Sample size for certain groups was a major limitation for this study. Due to the small sample size for the biologic-experienced group, results across biologic-naïve and biologic-experienced patients could not be stratified. Stratification is important to understand the inherent variability between patients in each group. Compared with the biologic-naïve group, biologic-experienced patients had an inherent bias introduced from prior biologic treatment exposure and potential nonresponse or failure that may have led to initiation of a new biologic therapy. Future studies that may involve larger data pools of biologic-experienced patients are warranted.

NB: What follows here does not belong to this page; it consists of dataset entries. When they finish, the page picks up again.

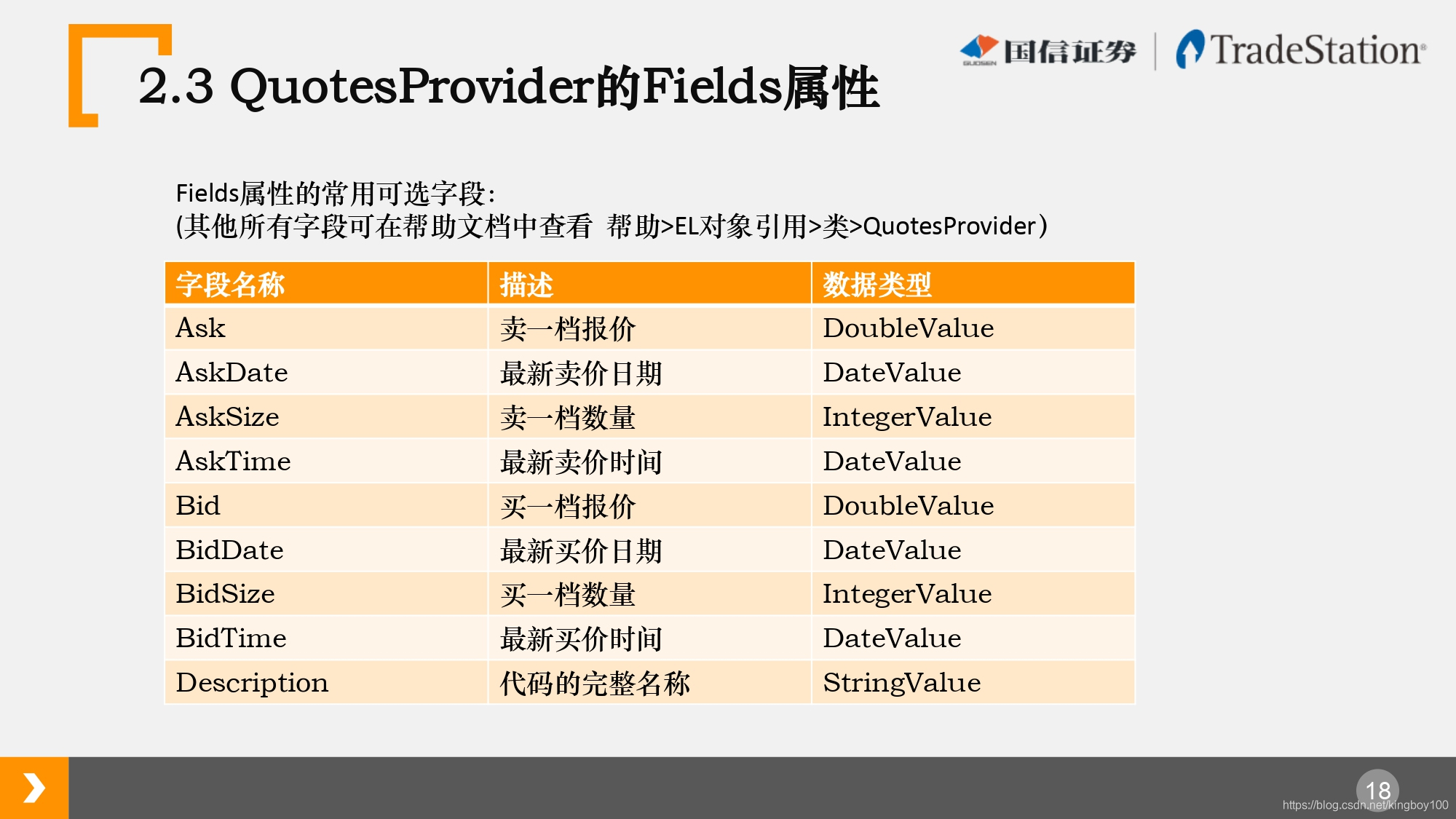 2.3 QuotesProvider的Fields属性

GUOSEN 国信证券 | TradeStation®

Fields属性的常用可选字段:
(其他所有字段可在帮助文档中查看 帮助>EL对象引用>类>QuotesProvider)

| 字段名称 | 描述 | 数据类型 |
|---|---|---|
| Ask | 卖一档报价 | DoubleValue |
| AskDate | 最新卖价日期 | DateValue |
| AskSize | 卖一档数量 | IntegerValue |
| AskTime | 最新卖价时间 | DateValue |
| Bid | 买一档报价 | DoubleValue |
| BidDate | 最新买价日期 | DateValue |
| BidSize | 买一档数量 | IntegerValue |
| BidTime | 最新买价时间 | DateValue |
| Description | 代码的完整名称 | StringValue |

18
https://blog.csdn.net/kingboy100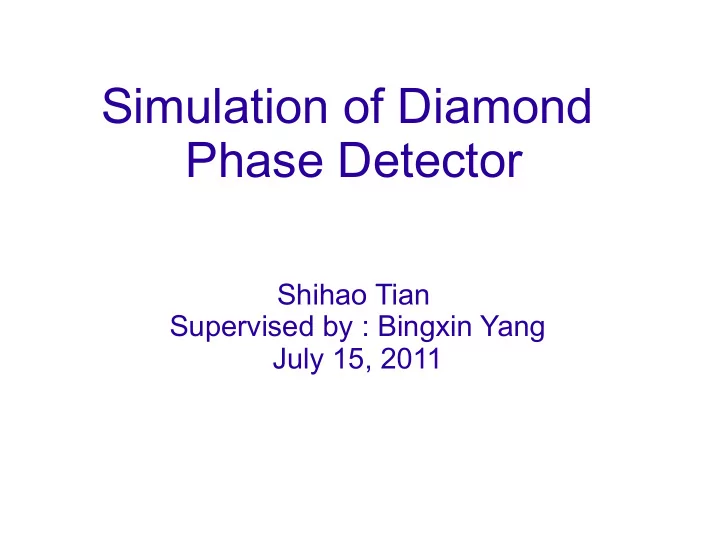 Simulation of Diamond Phase Detector

Shihao Tian
Supervised by : Bingxin Yang
July 15, 2011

This large, retrospective, real-world study using nationwide claims data for commercially-insured patients with CD described persistence, discontinuation, and dose titration of commonly prescribed biologics. Over the 3 years of follow-up, persistence was highest in the UST cohort. In addition, the UST cohort had the lowest proportion of patients with dose titration. In particular, the UST cohort had the highest proportion of patients with dose-reduction and the lowest proportion of patients with dose-escalation, possibly indicating better clinical responses of UST. Our study further acknowledges the fact that longer periods of observation should be considered for future studies with adjustment for confounders to better understand treatment pattern across biologics over time.
All authors participated in the conception and design of the study, the analysis and interpretation of the data, the drafting of the paper or revising it critically for intellectual content, and for approval of the definitive version to be published. All authors agree to be accountable for all aspects of the work.
R.Z., Z.D., and S.K. are employees of Janssen Scientific Affairs, LLC, and Johnson & Johnson. P.G., L.G., R.B., V.M.J., Y.L., and K.M. are employees of STATinMED, LLC and supported this study as a paid consultant to Janssen Scientific Affairs.
This study was funded by Janssen Scientific Affairs, LLC.
Due to the data user agreement between the authors and the data vendor, data cannot be made publicly available.